══ Data to use
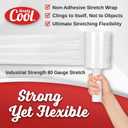 2 Pack Industrial Strength Mini Hand Stretch Wrap 5" 1000 Ft Roll 80 Gauge Thick, Shrink Wrap Roll for Moving Supplies, Furniture, Pallets, Plastic Wrap for Packing, Heavy Duty Stretch Film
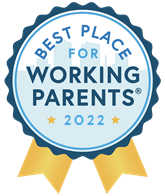 Badge for Best Places for Working Parents 2022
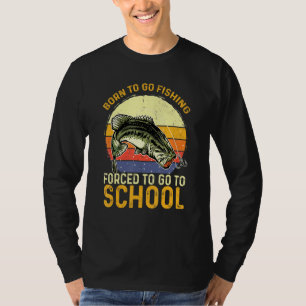 Camiseta Nascer Engraçado De Ir Pescar Barcos Pescadores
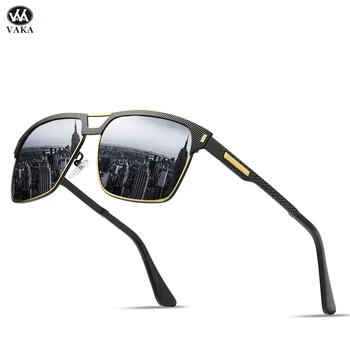 Polarizirana Classic Vintage Moških Vožnje Ribolov Sončna Očala Anti-Odsevni Ogledalo Moških Iz Vrat Sončna Očala Modni Očala Uv400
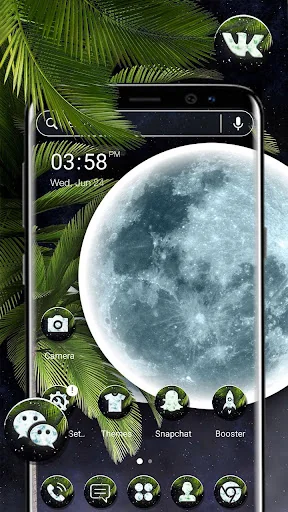 Moon Night Theme Launcher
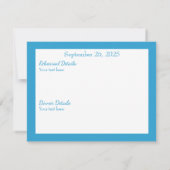 Blue Bird of Happiness Probe Dinner Card (Rückseite)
════
Return the text of every item above verbatim, one line per item, and leave the pictures out.

 2 Pack Industrial Strength Mini Hand Stretch Wrap 5" 1000 Ft Roll 80 Gauge Thick, Shrink Wrap Roll for Moving Supplies, Furniture, Pallets, Plastic Wrap for Packing, Heavy Duty Stretch Film
 Badge for Best Places for Working Parents 2022
 Camiseta Nascer Engraçado De Ir Pescar Barcos Pescadores
 Polarizirana Classic Vintage Moških Vožnje Ribolov Sončna Očala Anti-Odsevni Ogledalo Moških Iz Vrat Sončna Očala Modni Očala Uv400
 Moon Night Theme Launcher
 Blue Bird of Happiness Probe Dinner Card (Rückseite)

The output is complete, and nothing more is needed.